**EXERCISE TASK:** From the line with "What is the separation of" to the final line of the records, reproduce every line exactly and only those lines.

**ENTRIES:**
_ _ _ _ _

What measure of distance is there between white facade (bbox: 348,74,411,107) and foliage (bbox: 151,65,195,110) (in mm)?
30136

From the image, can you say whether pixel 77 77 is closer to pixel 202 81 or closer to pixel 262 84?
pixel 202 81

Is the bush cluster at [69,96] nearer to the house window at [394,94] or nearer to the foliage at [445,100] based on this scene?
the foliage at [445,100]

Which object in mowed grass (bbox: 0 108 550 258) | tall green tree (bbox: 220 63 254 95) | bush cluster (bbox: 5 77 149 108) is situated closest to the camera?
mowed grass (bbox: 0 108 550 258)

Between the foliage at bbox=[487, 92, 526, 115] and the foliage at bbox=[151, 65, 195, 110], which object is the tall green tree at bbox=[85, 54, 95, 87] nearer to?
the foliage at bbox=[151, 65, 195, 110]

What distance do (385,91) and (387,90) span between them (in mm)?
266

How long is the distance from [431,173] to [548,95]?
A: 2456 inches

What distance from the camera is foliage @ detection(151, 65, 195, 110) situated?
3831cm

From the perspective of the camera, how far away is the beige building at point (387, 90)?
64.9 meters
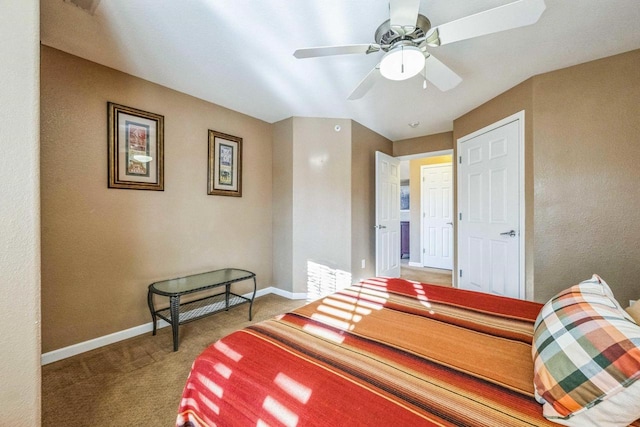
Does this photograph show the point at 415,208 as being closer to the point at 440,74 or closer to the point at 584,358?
the point at 440,74

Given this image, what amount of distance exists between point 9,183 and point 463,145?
3923 millimetres

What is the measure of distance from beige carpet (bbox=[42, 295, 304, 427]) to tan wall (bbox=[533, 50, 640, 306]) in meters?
3.09

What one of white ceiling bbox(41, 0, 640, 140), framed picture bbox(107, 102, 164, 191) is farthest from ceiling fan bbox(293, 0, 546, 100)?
framed picture bbox(107, 102, 164, 191)

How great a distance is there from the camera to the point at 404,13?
1.36 m

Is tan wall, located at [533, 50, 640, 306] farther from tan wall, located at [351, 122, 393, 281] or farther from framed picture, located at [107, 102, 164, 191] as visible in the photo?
framed picture, located at [107, 102, 164, 191]

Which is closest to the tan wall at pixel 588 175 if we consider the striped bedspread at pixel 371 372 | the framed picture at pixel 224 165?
the striped bedspread at pixel 371 372

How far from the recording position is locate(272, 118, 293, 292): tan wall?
3.55 metres

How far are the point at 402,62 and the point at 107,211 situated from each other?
2.57 metres

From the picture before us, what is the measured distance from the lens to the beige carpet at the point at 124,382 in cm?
151

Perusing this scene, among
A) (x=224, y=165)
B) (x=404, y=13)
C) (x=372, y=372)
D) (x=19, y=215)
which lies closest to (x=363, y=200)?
(x=224, y=165)

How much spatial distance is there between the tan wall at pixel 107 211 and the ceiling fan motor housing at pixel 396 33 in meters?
2.13

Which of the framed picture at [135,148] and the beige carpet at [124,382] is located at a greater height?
the framed picture at [135,148]

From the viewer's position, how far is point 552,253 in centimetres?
242

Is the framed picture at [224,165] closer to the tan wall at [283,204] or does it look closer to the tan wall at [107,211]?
the tan wall at [107,211]
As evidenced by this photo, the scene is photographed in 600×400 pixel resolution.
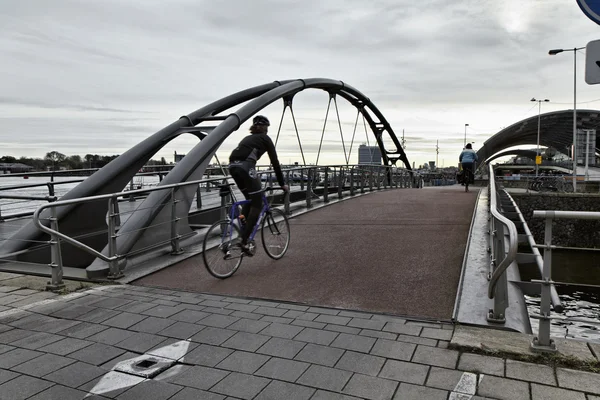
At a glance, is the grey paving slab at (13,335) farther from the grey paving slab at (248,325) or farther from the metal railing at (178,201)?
the grey paving slab at (248,325)

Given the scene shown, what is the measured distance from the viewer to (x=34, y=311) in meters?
4.56

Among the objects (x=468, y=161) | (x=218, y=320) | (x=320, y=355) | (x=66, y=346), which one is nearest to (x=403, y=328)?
(x=320, y=355)

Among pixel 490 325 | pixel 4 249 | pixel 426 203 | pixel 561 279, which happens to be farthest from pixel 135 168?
pixel 561 279

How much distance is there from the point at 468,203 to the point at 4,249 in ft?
36.0

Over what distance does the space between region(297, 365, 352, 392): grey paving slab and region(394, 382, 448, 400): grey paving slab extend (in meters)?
0.37

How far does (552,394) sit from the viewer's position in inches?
109

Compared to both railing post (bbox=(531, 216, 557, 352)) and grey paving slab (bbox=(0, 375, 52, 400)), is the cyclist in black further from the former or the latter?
railing post (bbox=(531, 216, 557, 352))

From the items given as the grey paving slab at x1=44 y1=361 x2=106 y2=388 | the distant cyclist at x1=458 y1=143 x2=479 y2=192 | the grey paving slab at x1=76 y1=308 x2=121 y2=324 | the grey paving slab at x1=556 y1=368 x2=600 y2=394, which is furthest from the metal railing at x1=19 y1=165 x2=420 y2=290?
the grey paving slab at x1=556 y1=368 x2=600 y2=394

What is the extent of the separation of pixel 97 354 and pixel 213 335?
0.91 meters

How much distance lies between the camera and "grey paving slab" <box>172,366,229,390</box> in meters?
3.03

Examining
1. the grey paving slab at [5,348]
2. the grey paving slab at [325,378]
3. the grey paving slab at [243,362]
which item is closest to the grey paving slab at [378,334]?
the grey paving slab at [325,378]

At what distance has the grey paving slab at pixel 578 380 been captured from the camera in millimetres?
2826

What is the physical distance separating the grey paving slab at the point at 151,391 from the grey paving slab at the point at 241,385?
279 millimetres

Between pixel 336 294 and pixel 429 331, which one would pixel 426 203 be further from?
pixel 429 331
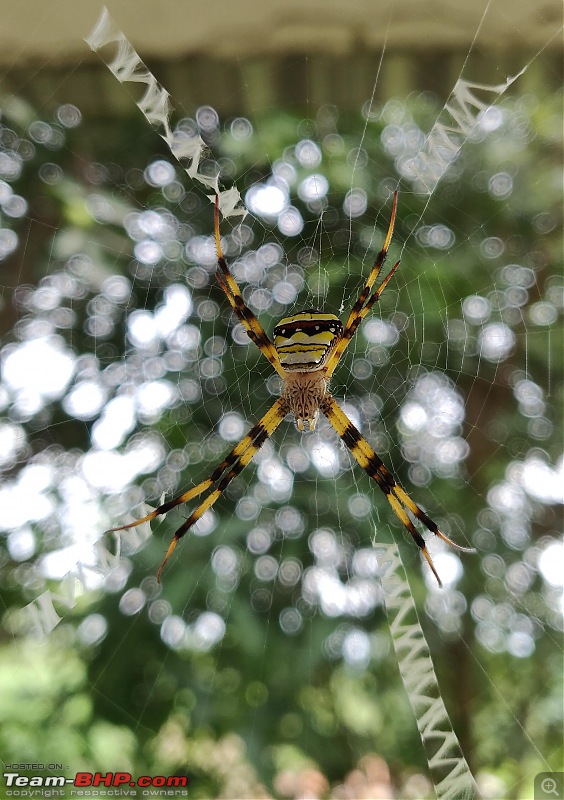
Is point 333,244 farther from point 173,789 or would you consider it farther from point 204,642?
point 173,789

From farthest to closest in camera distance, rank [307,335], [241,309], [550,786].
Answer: [550,786] → [241,309] → [307,335]

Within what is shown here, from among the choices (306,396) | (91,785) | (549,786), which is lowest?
(549,786)

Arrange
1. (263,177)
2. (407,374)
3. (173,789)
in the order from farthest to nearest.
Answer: (407,374) → (263,177) → (173,789)

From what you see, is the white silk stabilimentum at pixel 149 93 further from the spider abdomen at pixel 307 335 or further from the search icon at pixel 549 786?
the search icon at pixel 549 786

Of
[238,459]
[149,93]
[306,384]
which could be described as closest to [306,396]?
[306,384]

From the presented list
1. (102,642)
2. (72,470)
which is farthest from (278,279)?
(102,642)

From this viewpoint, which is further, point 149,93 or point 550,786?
point 550,786

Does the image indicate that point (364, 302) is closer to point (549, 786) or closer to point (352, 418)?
point (352, 418)
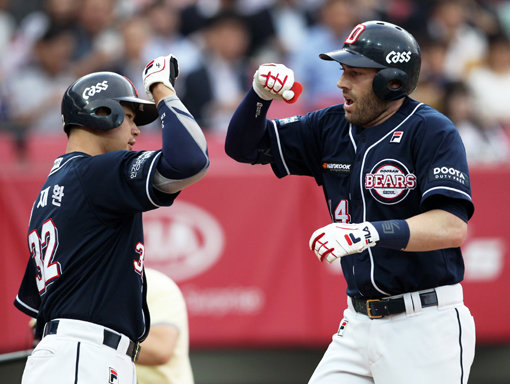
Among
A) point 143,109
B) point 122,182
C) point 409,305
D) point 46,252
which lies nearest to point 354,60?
point 143,109

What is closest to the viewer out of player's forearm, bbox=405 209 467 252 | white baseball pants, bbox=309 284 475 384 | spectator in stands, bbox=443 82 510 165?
player's forearm, bbox=405 209 467 252

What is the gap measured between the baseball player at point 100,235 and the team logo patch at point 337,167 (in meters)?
0.84

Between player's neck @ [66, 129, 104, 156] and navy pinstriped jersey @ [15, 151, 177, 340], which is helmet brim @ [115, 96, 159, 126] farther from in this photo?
Answer: navy pinstriped jersey @ [15, 151, 177, 340]

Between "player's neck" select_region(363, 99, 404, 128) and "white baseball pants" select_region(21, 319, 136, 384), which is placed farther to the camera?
"player's neck" select_region(363, 99, 404, 128)

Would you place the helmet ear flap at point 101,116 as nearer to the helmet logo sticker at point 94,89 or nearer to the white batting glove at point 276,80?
the helmet logo sticker at point 94,89

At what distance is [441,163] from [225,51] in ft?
20.5

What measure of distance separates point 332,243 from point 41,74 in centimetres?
657

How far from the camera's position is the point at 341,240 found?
127 inches

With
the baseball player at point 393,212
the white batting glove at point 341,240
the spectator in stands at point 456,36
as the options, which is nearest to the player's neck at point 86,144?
the baseball player at point 393,212

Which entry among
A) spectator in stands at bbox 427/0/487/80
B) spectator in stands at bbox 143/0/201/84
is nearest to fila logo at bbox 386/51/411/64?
spectator in stands at bbox 143/0/201/84

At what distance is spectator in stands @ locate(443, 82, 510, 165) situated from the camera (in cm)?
852

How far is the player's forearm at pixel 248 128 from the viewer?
157 inches

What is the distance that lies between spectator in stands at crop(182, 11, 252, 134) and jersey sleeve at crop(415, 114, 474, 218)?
5.03 metres

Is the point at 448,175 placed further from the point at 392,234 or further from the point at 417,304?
the point at 417,304
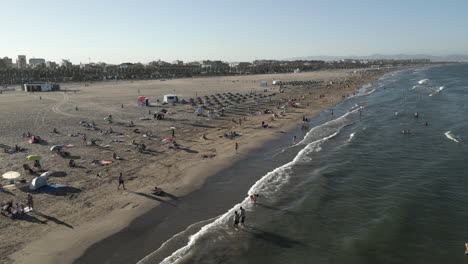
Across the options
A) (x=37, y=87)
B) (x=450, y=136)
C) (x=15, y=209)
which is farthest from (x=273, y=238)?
(x=37, y=87)

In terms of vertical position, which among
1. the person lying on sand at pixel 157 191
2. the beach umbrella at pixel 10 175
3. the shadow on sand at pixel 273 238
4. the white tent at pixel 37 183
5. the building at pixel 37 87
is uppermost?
the building at pixel 37 87

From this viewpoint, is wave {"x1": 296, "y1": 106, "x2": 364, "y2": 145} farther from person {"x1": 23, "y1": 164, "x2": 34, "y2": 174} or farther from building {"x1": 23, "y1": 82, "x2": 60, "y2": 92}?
building {"x1": 23, "y1": 82, "x2": 60, "y2": 92}

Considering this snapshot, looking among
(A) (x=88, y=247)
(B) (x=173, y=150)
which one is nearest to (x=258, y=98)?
(B) (x=173, y=150)

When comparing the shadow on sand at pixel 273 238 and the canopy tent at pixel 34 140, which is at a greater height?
the canopy tent at pixel 34 140

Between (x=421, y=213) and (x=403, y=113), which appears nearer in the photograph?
(x=421, y=213)

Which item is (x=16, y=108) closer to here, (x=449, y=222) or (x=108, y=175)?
(x=108, y=175)

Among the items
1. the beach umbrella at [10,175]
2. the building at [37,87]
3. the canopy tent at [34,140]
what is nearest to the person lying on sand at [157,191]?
the beach umbrella at [10,175]

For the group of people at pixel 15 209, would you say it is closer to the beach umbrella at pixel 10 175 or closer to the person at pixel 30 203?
the person at pixel 30 203
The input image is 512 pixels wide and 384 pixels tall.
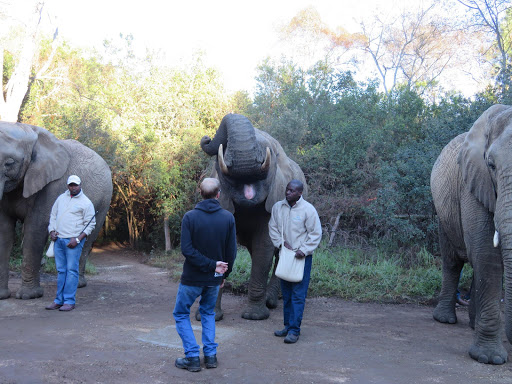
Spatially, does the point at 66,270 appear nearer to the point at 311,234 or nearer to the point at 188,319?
the point at 188,319

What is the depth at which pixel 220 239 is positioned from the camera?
491 centimetres

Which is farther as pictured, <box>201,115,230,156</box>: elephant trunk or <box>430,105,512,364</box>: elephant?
<box>201,115,230,156</box>: elephant trunk

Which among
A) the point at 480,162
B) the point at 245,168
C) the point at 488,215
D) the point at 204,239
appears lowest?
the point at 204,239

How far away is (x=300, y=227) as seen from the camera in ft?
19.9

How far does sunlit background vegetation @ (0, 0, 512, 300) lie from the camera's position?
37.0ft

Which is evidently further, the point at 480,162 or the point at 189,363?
the point at 480,162

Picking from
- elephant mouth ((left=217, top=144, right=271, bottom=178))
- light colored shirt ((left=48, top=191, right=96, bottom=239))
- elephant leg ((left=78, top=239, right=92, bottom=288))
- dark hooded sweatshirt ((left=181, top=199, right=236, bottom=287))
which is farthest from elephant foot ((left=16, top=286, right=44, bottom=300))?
dark hooded sweatshirt ((left=181, top=199, right=236, bottom=287))

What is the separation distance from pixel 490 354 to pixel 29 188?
21.5ft

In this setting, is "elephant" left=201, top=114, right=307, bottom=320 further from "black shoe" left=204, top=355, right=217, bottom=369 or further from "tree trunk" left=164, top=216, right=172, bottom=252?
"tree trunk" left=164, top=216, right=172, bottom=252

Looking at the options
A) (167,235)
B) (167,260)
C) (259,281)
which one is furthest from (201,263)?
(167,235)

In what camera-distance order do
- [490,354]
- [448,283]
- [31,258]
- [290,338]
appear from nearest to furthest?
[490,354] < [290,338] < [448,283] < [31,258]

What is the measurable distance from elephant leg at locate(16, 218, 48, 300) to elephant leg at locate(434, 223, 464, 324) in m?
6.02

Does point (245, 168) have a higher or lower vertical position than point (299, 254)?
higher

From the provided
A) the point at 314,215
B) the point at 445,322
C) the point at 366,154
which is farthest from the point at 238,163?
the point at 366,154
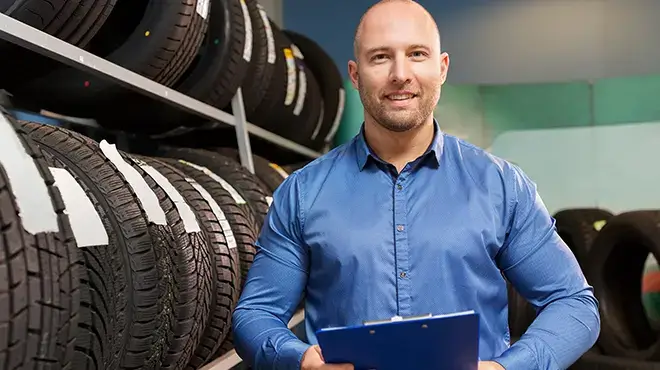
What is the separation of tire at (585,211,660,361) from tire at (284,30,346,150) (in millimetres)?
1698

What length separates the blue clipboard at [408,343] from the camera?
1.19m

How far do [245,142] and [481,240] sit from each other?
1784 millimetres

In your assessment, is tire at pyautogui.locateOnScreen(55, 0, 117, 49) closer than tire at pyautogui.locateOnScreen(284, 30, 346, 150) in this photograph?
Yes

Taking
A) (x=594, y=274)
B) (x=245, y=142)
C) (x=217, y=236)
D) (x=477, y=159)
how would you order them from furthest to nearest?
1. (x=594, y=274)
2. (x=245, y=142)
3. (x=217, y=236)
4. (x=477, y=159)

_ _ _ _ _

**COMPLETE OUTPUT:**
What is the separation of tire at (585,211,660,361) from tire at (284,30,346,150) (in millimetres)?
1698

What length separates the blue clipboard at [408,343] from the camera?
1.19m

How far do [245,142] and [481,240] sit from each other?
1784 millimetres

In your assessment, is tire at pyautogui.locateOnScreen(55, 0, 117, 49) closer than tire at pyautogui.locateOnScreen(284, 30, 346, 150) in this photograph?
Yes

Taking
A) (x=594, y=274)
B) (x=245, y=142)
C) (x=217, y=236)
D) (x=477, y=159)
how would you order them from furthest to nearest?
1. (x=594, y=274)
2. (x=245, y=142)
3. (x=217, y=236)
4. (x=477, y=159)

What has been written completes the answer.